• **Task list**
1) How would you render this sentence from the reflection on missing Gram in Spanish: "Lately, every little thing makes me think of her."
2) Could you write the next few sentences of the reflection on missing Gram, picking up after its final line?

• **Reading passage**
.....
I miss Gram.  Lately, every little thing makes me think of her.  I was watching "Guarding Tess" a few nights ago, and I had to get up and turn it off.  Shirley MacLaine just looked far too much like Gram, even though Gram was never what you might consider a crotchety old lady.  Her hair style, her clothes and make-up just made it all too much, and I turned it off.

        Every song I hear makes me think of her…  Standing at the kitchen sink, singing softly with the radio… Songs like what currently plays first (If You Don't Know Me By Now by Simply Re), or Lionel Richie, or some other "soft rock" type stuff…  It makes me think of riding in the car…  I think it was a champage colored Corolla or something very similar…  The fruit and veggie-adorned wall paper in the kitchen… or that was in the kitchen.  The same smell in the house, except for maybe when something extra special was cooking…  Standing on a chair, "helping" make pudding from scratch…  Sitting at the table, helping roll the pasta out of the pasta press (and people wonder why I like to make every thing from scratch!)…  Playing in the basement and never actually being afraid of basements because hers was full of so much cool stuff… 

           I miss her grace.  She was a klutz, but in the kitchen, or playing with me and the other grandkids, it was like she just…  floated.
.....
• **Stored data**
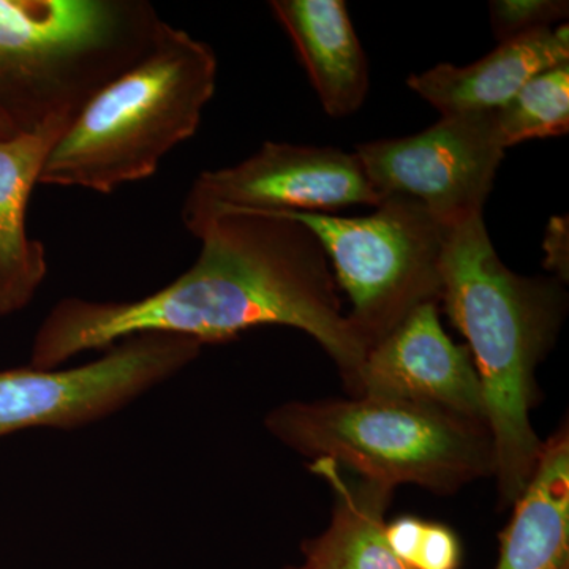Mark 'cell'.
<instances>
[{"mask_svg":"<svg viewBox=\"0 0 569 569\" xmlns=\"http://www.w3.org/2000/svg\"><path fill=\"white\" fill-rule=\"evenodd\" d=\"M193 236L201 241L197 261L156 293L127 302L62 299L37 331L31 367L56 369L84 351L149 332L204 346L277 325L313 337L351 391L367 346L343 313L312 231L274 213L227 211Z\"/></svg>","mask_w":569,"mask_h":569,"instance_id":"cell-1","label":"cell"},{"mask_svg":"<svg viewBox=\"0 0 569 569\" xmlns=\"http://www.w3.org/2000/svg\"><path fill=\"white\" fill-rule=\"evenodd\" d=\"M440 302L467 337L485 397L500 501L515 505L541 455L530 421L535 372L559 335L567 295L559 279L508 269L479 213L448 228Z\"/></svg>","mask_w":569,"mask_h":569,"instance_id":"cell-2","label":"cell"},{"mask_svg":"<svg viewBox=\"0 0 569 569\" xmlns=\"http://www.w3.org/2000/svg\"><path fill=\"white\" fill-rule=\"evenodd\" d=\"M216 52L163 21L151 50L82 108L51 149L40 183L112 193L151 178L192 138L217 86Z\"/></svg>","mask_w":569,"mask_h":569,"instance_id":"cell-3","label":"cell"},{"mask_svg":"<svg viewBox=\"0 0 569 569\" xmlns=\"http://www.w3.org/2000/svg\"><path fill=\"white\" fill-rule=\"evenodd\" d=\"M162 24L146 0H0V122L14 134L70 127Z\"/></svg>","mask_w":569,"mask_h":569,"instance_id":"cell-4","label":"cell"},{"mask_svg":"<svg viewBox=\"0 0 569 569\" xmlns=\"http://www.w3.org/2000/svg\"><path fill=\"white\" fill-rule=\"evenodd\" d=\"M266 427L299 455L332 459L391 489L451 493L496 473L485 422L425 403L366 396L290 402L271 411Z\"/></svg>","mask_w":569,"mask_h":569,"instance_id":"cell-5","label":"cell"},{"mask_svg":"<svg viewBox=\"0 0 569 569\" xmlns=\"http://www.w3.org/2000/svg\"><path fill=\"white\" fill-rule=\"evenodd\" d=\"M305 224L335 266L336 283L351 302L348 313L367 348L426 302L441 296V257L448 228L422 206L388 197L362 217L277 212Z\"/></svg>","mask_w":569,"mask_h":569,"instance_id":"cell-6","label":"cell"},{"mask_svg":"<svg viewBox=\"0 0 569 569\" xmlns=\"http://www.w3.org/2000/svg\"><path fill=\"white\" fill-rule=\"evenodd\" d=\"M189 337L149 332L123 339L107 355L69 370L0 372V437L31 427L97 421L162 383L200 355Z\"/></svg>","mask_w":569,"mask_h":569,"instance_id":"cell-7","label":"cell"},{"mask_svg":"<svg viewBox=\"0 0 569 569\" xmlns=\"http://www.w3.org/2000/svg\"><path fill=\"white\" fill-rule=\"evenodd\" d=\"M381 201L355 152L266 141L249 159L198 176L181 219L193 236L220 212L336 213L350 206L377 208Z\"/></svg>","mask_w":569,"mask_h":569,"instance_id":"cell-8","label":"cell"},{"mask_svg":"<svg viewBox=\"0 0 569 569\" xmlns=\"http://www.w3.org/2000/svg\"><path fill=\"white\" fill-rule=\"evenodd\" d=\"M355 153L383 200L408 198L452 227L482 213L505 149L489 111L441 116L425 132L365 142Z\"/></svg>","mask_w":569,"mask_h":569,"instance_id":"cell-9","label":"cell"},{"mask_svg":"<svg viewBox=\"0 0 569 569\" xmlns=\"http://www.w3.org/2000/svg\"><path fill=\"white\" fill-rule=\"evenodd\" d=\"M438 310V302L417 307L367 348L350 395L425 403L486 425L473 358L449 339Z\"/></svg>","mask_w":569,"mask_h":569,"instance_id":"cell-10","label":"cell"},{"mask_svg":"<svg viewBox=\"0 0 569 569\" xmlns=\"http://www.w3.org/2000/svg\"><path fill=\"white\" fill-rule=\"evenodd\" d=\"M568 22L501 41L479 61L440 63L411 74L407 84L441 116L489 112L507 104L539 73L569 62Z\"/></svg>","mask_w":569,"mask_h":569,"instance_id":"cell-11","label":"cell"},{"mask_svg":"<svg viewBox=\"0 0 569 569\" xmlns=\"http://www.w3.org/2000/svg\"><path fill=\"white\" fill-rule=\"evenodd\" d=\"M323 110L353 114L369 92V63L343 0H272Z\"/></svg>","mask_w":569,"mask_h":569,"instance_id":"cell-12","label":"cell"},{"mask_svg":"<svg viewBox=\"0 0 569 569\" xmlns=\"http://www.w3.org/2000/svg\"><path fill=\"white\" fill-rule=\"evenodd\" d=\"M67 129L50 123L0 140V317L24 309L47 277V252L29 238L26 213L44 162Z\"/></svg>","mask_w":569,"mask_h":569,"instance_id":"cell-13","label":"cell"},{"mask_svg":"<svg viewBox=\"0 0 569 569\" xmlns=\"http://www.w3.org/2000/svg\"><path fill=\"white\" fill-rule=\"evenodd\" d=\"M310 471L331 489L335 509L328 529L302 542L307 569H411L385 537L391 488L348 478L346 468L329 458L313 459Z\"/></svg>","mask_w":569,"mask_h":569,"instance_id":"cell-14","label":"cell"},{"mask_svg":"<svg viewBox=\"0 0 569 569\" xmlns=\"http://www.w3.org/2000/svg\"><path fill=\"white\" fill-rule=\"evenodd\" d=\"M496 569H569V437L542 443L515 515L500 535Z\"/></svg>","mask_w":569,"mask_h":569,"instance_id":"cell-15","label":"cell"},{"mask_svg":"<svg viewBox=\"0 0 569 569\" xmlns=\"http://www.w3.org/2000/svg\"><path fill=\"white\" fill-rule=\"evenodd\" d=\"M501 148L569 130V62L531 78L507 104L492 111Z\"/></svg>","mask_w":569,"mask_h":569,"instance_id":"cell-16","label":"cell"},{"mask_svg":"<svg viewBox=\"0 0 569 569\" xmlns=\"http://www.w3.org/2000/svg\"><path fill=\"white\" fill-rule=\"evenodd\" d=\"M389 548L411 569H460L462 546L443 523L399 518L385 526Z\"/></svg>","mask_w":569,"mask_h":569,"instance_id":"cell-17","label":"cell"},{"mask_svg":"<svg viewBox=\"0 0 569 569\" xmlns=\"http://www.w3.org/2000/svg\"><path fill=\"white\" fill-rule=\"evenodd\" d=\"M489 6L493 33L500 43L553 28L557 22L563 24L569 11L568 2L561 0H496Z\"/></svg>","mask_w":569,"mask_h":569,"instance_id":"cell-18","label":"cell"},{"mask_svg":"<svg viewBox=\"0 0 569 569\" xmlns=\"http://www.w3.org/2000/svg\"><path fill=\"white\" fill-rule=\"evenodd\" d=\"M568 223L563 219H553L549 223L548 241V268L557 271L559 280L568 279V249H563V242H568Z\"/></svg>","mask_w":569,"mask_h":569,"instance_id":"cell-19","label":"cell"},{"mask_svg":"<svg viewBox=\"0 0 569 569\" xmlns=\"http://www.w3.org/2000/svg\"><path fill=\"white\" fill-rule=\"evenodd\" d=\"M13 132L9 129V127L3 126L2 122H0V140H6V138L13 137Z\"/></svg>","mask_w":569,"mask_h":569,"instance_id":"cell-20","label":"cell"},{"mask_svg":"<svg viewBox=\"0 0 569 569\" xmlns=\"http://www.w3.org/2000/svg\"><path fill=\"white\" fill-rule=\"evenodd\" d=\"M284 569H307V568L306 567H301V568L288 567V568H284Z\"/></svg>","mask_w":569,"mask_h":569,"instance_id":"cell-21","label":"cell"}]
</instances>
.....
• **Expected outputs**
1) Últimamente, cada pequeña cosa me hace pensar en ella.

2)
          I'm probably one of the rarities of my generation.  I came in when the streetlights came out, and I'd ride my Big Wheel up and down the street about a billion times with my neighbor and her brother.  I even remember stubbing my toe pretty bad one time, and feeling the peroxide on it…  I went back outside, barefoot again, too.  *chuckle*  And I remember seeing Gram standing in the doorway…  "[First and middle name], it's gonna happen again if you don't put some shoes on!"  But I think she was smiling, too…  She used to scold me when I picked the milk pods off the back gate, but I think she was smiling inside then, too.

         I miss her scotcheroos.  And real pudding.  And baked chicken.  Even her salads were good.  I'm not a "load it up" type of salad-person; it's too many foods touching and I hate that.  But somehow, she'd load it with lettuce, green peppers, carrots, tomatoes, parmesan cheese, bacon bits, and sometimes celery, red pepper, diced egg, and whatever else, and I always liked it. 

         I miss her brushing my hair.  And then curling it.  I miss her sticks of gum in church.  I miss the way she always smelled…  Oil of Olay and something else I have never been able to nail down.  She always smelled the way I would imagine Heaven smells – sweet, but not overwhelmingly so, clean, crisp, and clear.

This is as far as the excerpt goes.